Here is a variant of Avi Ginsburg's program which clearly illustrates the property of reinterpret_cast mentioned by Chris Luengo, flodin, and cmdLP: that the compiler treats the pointed-to memory location as if it were an object of the new type:
#include <iostream>
#include <string>
#include <iomanip>
using namespace std;
class A
{
public:
int i;
};
class B : public A
{
public:
virtual void f() {}
};
int main()
{
string s;
B b;
b.i = 0;
A* as = static_cast<A*>(&b);
A* ar = reinterpret_cast<A*>(&b);
B* c = reinterpret_cast<B*>(ar);
cout << "as->i = " << hex << setfill('0') << as->i << "\n";
cout << "ar->i = " << ar->i << "\n";
cout << "b.i = " << b.i << "\n";
cout << "c->i = " << c->i << "\n";
cout << "\n";
cout << "&(as->i) = " << &(as->i) << "\n";
cout << "&(ar->i) = " << &(ar->i) << "\n";
cout << "&(b.i) = " << &(b.i) << "\n";
cout << "&(c->i) = " << &(c->i) << "\n";
cout << "\n";
cout << "&b = " << &b << "\n";
cout << "as = " << as << "\n";
cout << "ar = " << ar << "\n";
cout << "c = " << c << "\n";
cout << "Press ENTER to exit.\n";
getline(cin,s);
}
Which results in output like this:
as->i = 0
ar->i = 50ee64
b.i = 0
c->i = 0
&(as->i) = 00EFF978
&(ar->i) = 00EFF974
&(b.i) = 00EFF978
&(c->i) = 00EFF978
&b = 00EFF974
as = 00EFF978
ar = 00EFF974
c = 00EFF974
Press ENTER to exit.
It can be seen that the B object is built in memory as B-specific data first, followed by the embedded A object. The static_cast correctly returns the address of the embedded A object, and the pointer created by static_cast correctly gives the value of the data field. The pointer generated by reinterpret_cast treats b's memory location as if it were a plain A object, and so when the pointer tries to get the data field it returns some B-specific data as if it were the contents of this field.
One use of reinterpret_cast is to convert a pointer to an unsigned integer (when pointers and unsigned integers are the same size):
int i;
unsigned int u = reinterpret_cast<unsigned int>(&i);
You could use reinterprete_cast to check inheritance at compile time.
Look here:
Using reinterpret_cast to check inheritance at compile time
template <class outType, class inType>
outType safe_cast(inType pointer)
{
void* temp = static_cast<void*>(pointer);
return static_cast<outType>(temp);
}
I tried to conclude and wrote a simple safe cast using templates.
Note that this solution doesn't guarantee to cast pointers on a functions.
First you have some data in a specific type like int here:
int x = 0x7fffffff://==nan in binary representation
Then you want to access the same variable as an other type like float:
You can decide between
float y = reinterpret_cast<float&>(x);
//this could only be used in cpp, looks like a function with template-parameters
or
float y = *(float*)&(x);
//this could be used in c and cpp
BRIEF: it means that the same memory is used as a different type. So you could convert binary representations of floats as int type like above to floats. 0x80000000 is -0 for example (the mantissa and exponent are null but the sign, the msb, is one. This also works for doubles and long doubles.
OPTIMIZE: I think reinterpret_cast would be optimized in many compilers, while the c-casting is made by pointerarithmetic (the value must be copied to the memory, cause pointers couldn't point to cpu- registers).

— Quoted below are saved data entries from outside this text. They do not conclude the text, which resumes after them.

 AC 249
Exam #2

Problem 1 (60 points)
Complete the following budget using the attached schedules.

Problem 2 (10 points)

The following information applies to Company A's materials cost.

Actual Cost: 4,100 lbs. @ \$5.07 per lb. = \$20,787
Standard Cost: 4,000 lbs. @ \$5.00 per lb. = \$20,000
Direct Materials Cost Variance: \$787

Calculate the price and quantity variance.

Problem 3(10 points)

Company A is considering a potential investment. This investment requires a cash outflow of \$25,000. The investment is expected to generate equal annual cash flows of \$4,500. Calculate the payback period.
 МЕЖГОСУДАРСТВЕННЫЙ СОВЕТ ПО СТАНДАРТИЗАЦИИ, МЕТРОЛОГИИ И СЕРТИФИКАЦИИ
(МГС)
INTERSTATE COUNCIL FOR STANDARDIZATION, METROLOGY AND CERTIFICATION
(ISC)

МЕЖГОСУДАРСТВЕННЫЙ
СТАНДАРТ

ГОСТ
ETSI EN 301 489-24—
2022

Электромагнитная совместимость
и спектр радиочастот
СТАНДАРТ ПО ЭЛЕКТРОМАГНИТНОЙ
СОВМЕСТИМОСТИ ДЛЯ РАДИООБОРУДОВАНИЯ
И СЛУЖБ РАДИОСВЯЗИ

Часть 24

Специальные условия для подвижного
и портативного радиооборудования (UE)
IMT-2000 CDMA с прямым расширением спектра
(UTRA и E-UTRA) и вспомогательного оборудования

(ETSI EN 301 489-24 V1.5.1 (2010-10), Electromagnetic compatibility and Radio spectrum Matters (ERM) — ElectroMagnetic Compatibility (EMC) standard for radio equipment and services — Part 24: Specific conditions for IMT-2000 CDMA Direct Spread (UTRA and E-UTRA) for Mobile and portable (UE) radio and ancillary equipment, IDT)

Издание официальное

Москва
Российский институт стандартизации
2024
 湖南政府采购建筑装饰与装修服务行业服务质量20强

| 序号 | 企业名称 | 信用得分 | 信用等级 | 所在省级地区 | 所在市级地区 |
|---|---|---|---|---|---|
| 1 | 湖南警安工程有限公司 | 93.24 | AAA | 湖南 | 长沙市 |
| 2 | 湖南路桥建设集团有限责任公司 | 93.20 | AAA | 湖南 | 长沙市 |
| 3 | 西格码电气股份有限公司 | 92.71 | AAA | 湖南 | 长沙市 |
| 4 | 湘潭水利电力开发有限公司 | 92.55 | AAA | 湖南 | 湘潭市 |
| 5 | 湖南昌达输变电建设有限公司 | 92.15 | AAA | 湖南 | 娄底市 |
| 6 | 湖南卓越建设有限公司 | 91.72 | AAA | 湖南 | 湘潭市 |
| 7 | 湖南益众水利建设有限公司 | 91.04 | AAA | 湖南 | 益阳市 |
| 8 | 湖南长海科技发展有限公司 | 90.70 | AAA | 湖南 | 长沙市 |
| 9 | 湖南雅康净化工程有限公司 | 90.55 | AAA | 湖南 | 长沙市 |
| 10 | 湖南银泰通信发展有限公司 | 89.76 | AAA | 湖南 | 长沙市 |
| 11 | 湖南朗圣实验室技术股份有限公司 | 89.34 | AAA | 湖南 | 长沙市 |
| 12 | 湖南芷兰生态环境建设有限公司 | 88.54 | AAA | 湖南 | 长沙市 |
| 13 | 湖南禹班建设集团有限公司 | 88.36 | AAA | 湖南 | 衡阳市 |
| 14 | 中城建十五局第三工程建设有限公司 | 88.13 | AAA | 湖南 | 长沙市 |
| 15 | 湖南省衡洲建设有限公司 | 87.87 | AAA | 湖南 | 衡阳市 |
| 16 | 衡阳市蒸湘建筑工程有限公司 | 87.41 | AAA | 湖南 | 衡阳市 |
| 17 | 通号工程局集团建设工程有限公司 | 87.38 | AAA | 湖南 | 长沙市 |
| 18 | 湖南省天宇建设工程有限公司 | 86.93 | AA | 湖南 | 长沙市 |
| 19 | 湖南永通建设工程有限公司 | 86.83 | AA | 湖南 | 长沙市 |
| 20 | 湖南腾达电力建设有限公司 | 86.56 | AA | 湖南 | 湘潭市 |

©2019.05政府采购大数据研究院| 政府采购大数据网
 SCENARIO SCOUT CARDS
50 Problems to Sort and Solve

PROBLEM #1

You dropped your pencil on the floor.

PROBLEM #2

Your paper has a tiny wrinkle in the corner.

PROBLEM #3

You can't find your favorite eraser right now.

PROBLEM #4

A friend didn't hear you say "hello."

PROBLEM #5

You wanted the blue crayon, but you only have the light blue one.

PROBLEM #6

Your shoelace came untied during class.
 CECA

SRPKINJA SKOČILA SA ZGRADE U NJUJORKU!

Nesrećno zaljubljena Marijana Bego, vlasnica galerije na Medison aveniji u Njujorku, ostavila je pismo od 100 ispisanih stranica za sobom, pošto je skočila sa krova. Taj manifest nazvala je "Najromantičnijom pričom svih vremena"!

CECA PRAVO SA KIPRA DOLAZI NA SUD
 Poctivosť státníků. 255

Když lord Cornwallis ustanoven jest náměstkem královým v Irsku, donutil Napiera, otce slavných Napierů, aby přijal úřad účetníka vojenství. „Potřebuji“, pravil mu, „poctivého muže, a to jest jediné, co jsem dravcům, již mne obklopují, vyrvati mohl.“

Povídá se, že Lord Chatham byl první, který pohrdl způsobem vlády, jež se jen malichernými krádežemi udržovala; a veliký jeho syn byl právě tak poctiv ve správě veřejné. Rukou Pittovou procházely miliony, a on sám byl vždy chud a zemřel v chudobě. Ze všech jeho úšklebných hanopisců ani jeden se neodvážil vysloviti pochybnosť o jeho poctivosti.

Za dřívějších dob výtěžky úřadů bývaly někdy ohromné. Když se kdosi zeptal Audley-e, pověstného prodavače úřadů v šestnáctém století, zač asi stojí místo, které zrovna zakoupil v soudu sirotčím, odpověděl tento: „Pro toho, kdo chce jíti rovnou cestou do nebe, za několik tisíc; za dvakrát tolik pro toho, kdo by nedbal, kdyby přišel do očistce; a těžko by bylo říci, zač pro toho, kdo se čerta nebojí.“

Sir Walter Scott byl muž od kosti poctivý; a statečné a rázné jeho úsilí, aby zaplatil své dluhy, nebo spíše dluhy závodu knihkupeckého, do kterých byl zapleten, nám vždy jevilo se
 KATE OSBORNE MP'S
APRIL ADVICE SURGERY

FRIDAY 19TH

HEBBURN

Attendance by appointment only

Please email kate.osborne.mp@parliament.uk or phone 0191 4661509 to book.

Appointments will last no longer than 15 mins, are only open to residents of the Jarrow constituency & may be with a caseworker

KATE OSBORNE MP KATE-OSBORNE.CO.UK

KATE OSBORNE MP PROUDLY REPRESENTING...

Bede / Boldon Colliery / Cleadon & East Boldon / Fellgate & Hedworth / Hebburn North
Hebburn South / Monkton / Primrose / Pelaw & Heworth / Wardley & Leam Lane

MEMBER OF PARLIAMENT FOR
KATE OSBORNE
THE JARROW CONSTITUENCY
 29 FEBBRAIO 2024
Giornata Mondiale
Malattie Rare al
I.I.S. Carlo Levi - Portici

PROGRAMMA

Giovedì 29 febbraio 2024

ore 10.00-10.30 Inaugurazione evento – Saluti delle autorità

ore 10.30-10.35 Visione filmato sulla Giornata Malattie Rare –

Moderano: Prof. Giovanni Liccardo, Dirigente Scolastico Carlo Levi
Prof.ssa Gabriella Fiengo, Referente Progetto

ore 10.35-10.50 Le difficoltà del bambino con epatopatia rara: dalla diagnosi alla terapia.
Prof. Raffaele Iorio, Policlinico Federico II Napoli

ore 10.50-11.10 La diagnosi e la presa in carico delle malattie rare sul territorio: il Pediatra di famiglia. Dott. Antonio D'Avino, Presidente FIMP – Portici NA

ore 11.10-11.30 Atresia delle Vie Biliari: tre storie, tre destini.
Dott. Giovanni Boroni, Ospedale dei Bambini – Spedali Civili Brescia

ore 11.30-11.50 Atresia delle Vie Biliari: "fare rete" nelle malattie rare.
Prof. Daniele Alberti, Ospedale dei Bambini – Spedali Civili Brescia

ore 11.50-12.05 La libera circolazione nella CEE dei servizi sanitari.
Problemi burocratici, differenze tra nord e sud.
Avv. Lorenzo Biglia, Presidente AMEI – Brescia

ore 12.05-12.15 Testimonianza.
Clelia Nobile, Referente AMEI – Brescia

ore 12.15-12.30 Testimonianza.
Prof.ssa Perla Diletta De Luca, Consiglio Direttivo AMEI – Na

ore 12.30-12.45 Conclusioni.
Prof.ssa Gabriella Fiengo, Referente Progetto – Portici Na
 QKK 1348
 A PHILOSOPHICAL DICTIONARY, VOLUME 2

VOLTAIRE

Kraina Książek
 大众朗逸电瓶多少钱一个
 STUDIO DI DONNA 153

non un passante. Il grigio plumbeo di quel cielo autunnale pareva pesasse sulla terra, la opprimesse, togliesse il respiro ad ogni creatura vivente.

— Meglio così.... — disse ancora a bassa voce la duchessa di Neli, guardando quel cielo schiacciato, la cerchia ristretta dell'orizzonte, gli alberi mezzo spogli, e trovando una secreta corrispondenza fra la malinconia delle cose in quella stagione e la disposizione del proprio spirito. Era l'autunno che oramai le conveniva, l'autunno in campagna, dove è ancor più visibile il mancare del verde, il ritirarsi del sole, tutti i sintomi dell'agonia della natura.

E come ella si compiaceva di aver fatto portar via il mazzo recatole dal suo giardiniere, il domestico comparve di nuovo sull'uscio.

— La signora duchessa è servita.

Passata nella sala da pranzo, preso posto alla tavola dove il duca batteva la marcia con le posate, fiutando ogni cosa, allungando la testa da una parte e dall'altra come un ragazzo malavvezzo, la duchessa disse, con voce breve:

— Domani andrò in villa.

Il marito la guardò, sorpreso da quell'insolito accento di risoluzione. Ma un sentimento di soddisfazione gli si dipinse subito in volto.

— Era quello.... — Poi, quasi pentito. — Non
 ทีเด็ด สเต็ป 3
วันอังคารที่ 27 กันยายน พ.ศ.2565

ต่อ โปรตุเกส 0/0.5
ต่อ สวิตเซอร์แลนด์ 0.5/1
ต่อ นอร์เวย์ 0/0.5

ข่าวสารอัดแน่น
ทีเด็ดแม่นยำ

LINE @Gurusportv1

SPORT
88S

NOTE: In both cases you should save the casted value in a variable before cast! This macro could help:
#define asvar(x) ({decltype(x) __tmp__ = (x); __tmp__; })
Quick answer: use static_cast if it compiles, otherwise resort to reinterpret_cast.
Read the FAQ! Holding C++ data in C can be risky.
In C++, a pointer to an object can be converted to void * without any casts. But it's not true the other way round. You'd need a static_cast to get the original pointer back.